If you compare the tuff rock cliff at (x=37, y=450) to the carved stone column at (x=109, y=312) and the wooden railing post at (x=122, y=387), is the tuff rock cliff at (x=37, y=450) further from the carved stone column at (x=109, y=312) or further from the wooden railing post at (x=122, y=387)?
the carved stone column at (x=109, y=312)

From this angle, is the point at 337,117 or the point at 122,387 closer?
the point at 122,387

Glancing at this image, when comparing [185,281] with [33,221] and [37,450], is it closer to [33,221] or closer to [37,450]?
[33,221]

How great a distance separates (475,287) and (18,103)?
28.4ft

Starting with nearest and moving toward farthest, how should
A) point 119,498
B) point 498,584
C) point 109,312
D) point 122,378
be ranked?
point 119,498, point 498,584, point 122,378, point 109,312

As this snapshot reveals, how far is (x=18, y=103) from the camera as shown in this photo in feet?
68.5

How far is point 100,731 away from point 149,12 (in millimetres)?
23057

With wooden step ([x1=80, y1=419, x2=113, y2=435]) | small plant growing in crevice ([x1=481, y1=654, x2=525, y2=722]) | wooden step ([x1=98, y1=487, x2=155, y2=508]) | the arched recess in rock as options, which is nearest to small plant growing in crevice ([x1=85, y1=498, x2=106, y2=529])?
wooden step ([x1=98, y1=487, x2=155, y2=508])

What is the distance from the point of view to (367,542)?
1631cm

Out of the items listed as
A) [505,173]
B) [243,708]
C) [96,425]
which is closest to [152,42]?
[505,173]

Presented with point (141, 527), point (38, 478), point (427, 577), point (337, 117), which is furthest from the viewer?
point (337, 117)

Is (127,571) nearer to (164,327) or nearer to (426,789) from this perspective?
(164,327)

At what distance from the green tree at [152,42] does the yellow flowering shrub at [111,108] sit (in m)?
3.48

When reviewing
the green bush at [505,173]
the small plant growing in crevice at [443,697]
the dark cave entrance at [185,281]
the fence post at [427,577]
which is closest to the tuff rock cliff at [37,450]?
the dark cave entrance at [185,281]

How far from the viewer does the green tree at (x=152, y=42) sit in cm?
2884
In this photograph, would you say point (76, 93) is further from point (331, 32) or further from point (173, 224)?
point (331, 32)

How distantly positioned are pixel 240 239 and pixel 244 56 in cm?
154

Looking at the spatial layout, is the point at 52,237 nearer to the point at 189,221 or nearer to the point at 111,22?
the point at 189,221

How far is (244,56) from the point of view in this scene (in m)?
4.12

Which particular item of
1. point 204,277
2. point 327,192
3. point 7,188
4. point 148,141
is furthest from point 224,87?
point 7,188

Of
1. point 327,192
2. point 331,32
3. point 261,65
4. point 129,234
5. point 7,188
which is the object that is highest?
++++++
In the listing above, find the line containing "How distantly positioned" and please quote exactly that line through the last one, and no other lines.

§ **EXERCISE RESPONSE**
How distantly positioned are pixel 240 239 and pixel 244 56 in cm?
154

Looking at the spatial layout, is the point at 52,237 nearer to the point at 189,221 or nearer to the point at 111,22?
the point at 189,221

How far is (244,56) from the point of view in this scene (in m)?
4.12

Which particular item of
1. point 204,277
2. point 327,192
3. point 7,188
4. point 148,141
is furthest from point 224,87?
point 7,188

Of
1. point 327,192
2. point 331,32
3. point 261,65
4. point 129,234
5. point 7,188
which is the object that is highest?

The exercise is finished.